Credit Suisse said it expected China Life’s investment in China’s Jian Xin Life Insurance Co (建信人壽) — which is a joint venture with China Construction Bank Corp (中國建設銀行) — would see significant growth over the next five years and provide a long-term growth opportunity.
“This joint venture has been profitable and China Life has already raised the capital to fund the venture for the next 3-4 years,” Credit Suisse said. “We estimate the venture could add NT$5-NT$10 per share to China Life’s valuation and this is not yet in our valuation for the stock.”
China Life chairman Alan Wang (王銘陽) told an investor conference in Taipei on May 30 that Jian Xin aims to have 28 branches across China by the end of 2015 and become China’s largest insurer in 10 years.

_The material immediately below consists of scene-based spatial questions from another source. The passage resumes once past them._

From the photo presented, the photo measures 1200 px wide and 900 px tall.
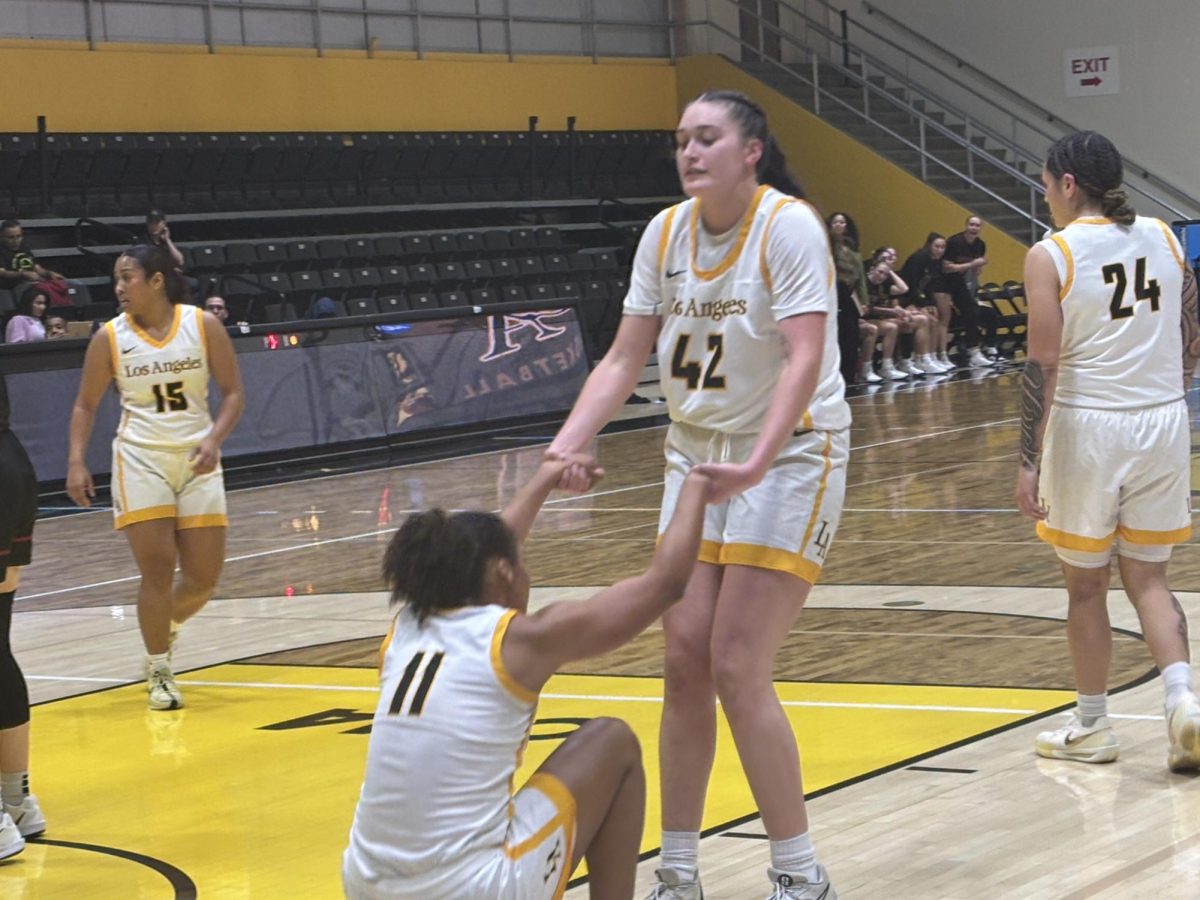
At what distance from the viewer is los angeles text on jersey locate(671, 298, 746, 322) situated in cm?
381

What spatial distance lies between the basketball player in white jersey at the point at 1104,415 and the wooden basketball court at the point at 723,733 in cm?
36

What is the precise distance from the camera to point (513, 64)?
23.6m

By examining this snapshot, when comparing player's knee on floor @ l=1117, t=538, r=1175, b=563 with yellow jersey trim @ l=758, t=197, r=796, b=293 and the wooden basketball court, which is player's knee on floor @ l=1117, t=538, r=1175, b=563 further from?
yellow jersey trim @ l=758, t=197, r=796, b=293

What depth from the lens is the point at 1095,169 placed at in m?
4.82

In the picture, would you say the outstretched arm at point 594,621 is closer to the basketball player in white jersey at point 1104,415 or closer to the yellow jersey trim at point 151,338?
the basketball player in white jersey at point 1104,415

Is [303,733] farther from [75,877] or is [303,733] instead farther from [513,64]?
[513,64]

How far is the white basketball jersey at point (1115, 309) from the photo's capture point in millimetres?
4809

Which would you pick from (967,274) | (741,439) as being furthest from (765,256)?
(967,274)

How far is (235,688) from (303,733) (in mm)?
902

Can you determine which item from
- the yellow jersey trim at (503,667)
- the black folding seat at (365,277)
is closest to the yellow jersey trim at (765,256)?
the yellow jersey trim at (503,667)

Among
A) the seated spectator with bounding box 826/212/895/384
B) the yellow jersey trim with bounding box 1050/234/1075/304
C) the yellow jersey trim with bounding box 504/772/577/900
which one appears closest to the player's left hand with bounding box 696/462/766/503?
the yellow jersey trim with bounding box 504/772/577/900

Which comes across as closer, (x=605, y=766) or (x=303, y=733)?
(x=605, y=766)

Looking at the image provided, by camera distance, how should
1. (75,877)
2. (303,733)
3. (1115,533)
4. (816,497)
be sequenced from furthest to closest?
(303,733)
(1115,533)
(75,877)
(816,497)

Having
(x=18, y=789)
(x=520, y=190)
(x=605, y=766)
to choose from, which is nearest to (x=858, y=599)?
(x=18, y=789)
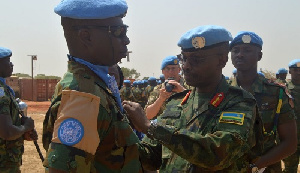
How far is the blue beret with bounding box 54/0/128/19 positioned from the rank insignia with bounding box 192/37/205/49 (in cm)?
85

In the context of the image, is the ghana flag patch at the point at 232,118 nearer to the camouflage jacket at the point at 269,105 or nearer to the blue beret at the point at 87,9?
the blue beret at the point at 87,9

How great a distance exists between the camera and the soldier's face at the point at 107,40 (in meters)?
1.89

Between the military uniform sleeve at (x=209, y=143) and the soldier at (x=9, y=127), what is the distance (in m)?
2.82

Credit Suisse has an “outperform” rating on China Life, with a price target of NT$40, implying a 44 percent upside from yesterday’s closing price.
Taiwan Ratings Corp (中華信評), meanwhile, yesterday offered an issuer rating and counterparty credit rating of “twAA-” on China Life, with a stable outlook.
“The ratings on China Life reflect the insurer’s good liquidity, satisfactory operating performance and adequate financial flexibility,” the local arm of Standard & Poor’s Ratings Services said in a press release.
In addition, the insurer has demonstrated a good track record raising funds in the capital market when needed, Taiwan Ratings said.
China Life raised NT$7.3 billion in 2009 after the onset of the global financial crisis and NT$7.5 billion last year, with plans to use the proceeds for future business expansion.
In related news, Cathay Life Insurance Co (國泰人壽) said yesterday it had gained regulatory approval to exclude foreign-currency policies from its overseas investments, giving it more room to invest abroad.
Cathay Life is the first domestic insurer to benefit from the regulatory easing intended to give companies more flexibility in asset allocation as Taiwan’s low interest rates squeeze profitability.